Vom statischen zum dynamischen Datacenter

Ulrich Terrahe

 
Ein Erfahrungsbericht über den Rechenzentrumsbau der letzten 20 Jahre
 

Kaum eine Branche ist so rasanten Veränderungen unterworfen wie die der Rechenzentren: Das einst kleine Marktsegment, in dem die Wettbewerber klaren Linien folgten, wurde von der Dynamik der Zeit überwältigt. Die rasante Entwicklung ließ eine Masse an Lösungen und Anbietern mit einem Hang zur Überdimensionierung entstehen, in der kaum noch eine eindeutige Richtung erkennbar war. Doch wissen wir es heute besser?

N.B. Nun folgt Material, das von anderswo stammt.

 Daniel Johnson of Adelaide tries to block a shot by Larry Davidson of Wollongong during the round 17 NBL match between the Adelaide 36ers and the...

Als ich vor 20 Jahren meine Laufbahn als Rechenzentrumsplaner begann, betrat ich die einfache Welt des „statischen Rechenzentrums“: Gradlinige Ansprüche, 500 Watt je Quadratmeter, gebaut wurde immer auf den Endausbau, und Verfügbarkeits- und Sicherheitskriterien kamen aus einem eigens entwickelten Sicherheitskonzept.

Damals gab es noch kein Uptime Institute, keinen TÜV oder Rechenzentrumsnormen, die mehr oder weniger sinnvolle Vorgaben machten. Der Mittelstand bediente sich gerne der sogenannten „Lampertzzelle“ und tat darin all seinen Ansprüchen genüge. Was ich damals erlebte, war ein übersichtlicher Markt, der von wenigen Playern bedient wurde und weitestgehend ohne internationalen Einfluss funktionierte.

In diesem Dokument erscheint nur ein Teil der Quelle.